In our research, we use nonstandard analysis to model the physical
dynamics of the system as well as the switching agent or computer
controller which causes a change in the system dynamics. By the use
of nonstandard analysis, the real time physical system is discretized
in accordance to an infinitesimal time step epsilon. However,
predicates over the state space are also discretized according to this
epsilon. To reason about properties of the dynamic system, such as
stability, we turn to the use of invariants and measure functions,
which are commonly employed in program verification techniques. Once
we prove these necessary properties, by use of the principals of
nonstandard analysis, we may then conclude the property about the
overall hybrid system over real time.
We have applied this method for a simple system consisting of a
computer controller, and a widget, whereby the state variable x of the
widget is modified, with the constraint that the state variable can
only be modified by a limited, finite amount in a time duration, and
the computer is allowed to sample this value only at discrete time
points. Furthermore, while the variable x is real valued, the
computer is assumed to be integer valued, taking the floor of the
variable x. Using our method, we are able to prove that an algorithm
for adjusting the state variable x is such that 1) it causes the
widget to eventually reach a sate variable value x within 2.5 of the
requested value and 2) it remains within this margin of error. This
approach is instructive in demonstrating the use of formal logic and
nonstandard analysis in reasoning about a simple real time dynamic
system and computer program.
Transistor-level Circuit Analysis
Verification of Control Systems
Improved Arithmetic Procedures for ACL2
Robert Krug (mostly), J Moore, and I have worked on improving the
arthmetic proving procedures in ACL2 in several ways: new ACL2-system
code to better support processing of arithmetic expression, new
ACL2-system code to support automatic reasoning about arithmetic
expressions involving non-linear terms, and new ACL2 libraries (books)

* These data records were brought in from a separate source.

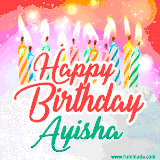 Bright birthday candles with rainbow flames on a cake, alongside the text 'Happy Birthday Ayisha' in vibrant script in this celebratory animated GIF.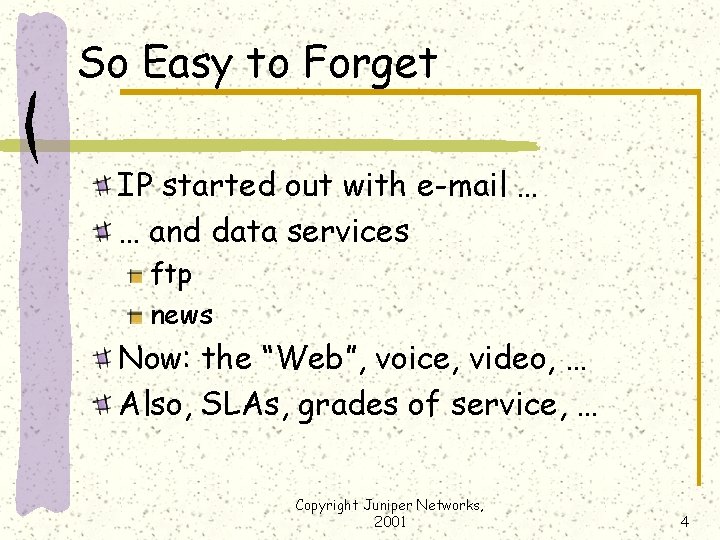So Easy to Forget IP started out with e-mail … … and data services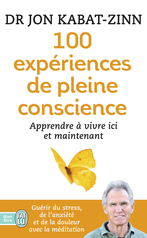 100 expériences de pleine conscience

that, when included, often decrease the effort required to prove
arithmetic facts.
Some Older Research Topics
The FM9001 Microprocessor Project
The FM9001
microprocessor was the first fabricated microprocess with a
mechanically-checked proof of its gate-level design. Bishop Brock and
I developed this microprocessor and the related technology. To verify
the FM9001 design, we formally specified the ISA, we formalized the
DUAL-EVAL hardware description langauage (HDL), we specified the
FM9001 design in the DUAL-EVAL HDL, and finally, we mechanically
verified that our design did indeed implement its ISA-level
specification. We have written
summary of this effort, which both describes the FM9001 processor
as well as the HDL used to implement the FM9001 design.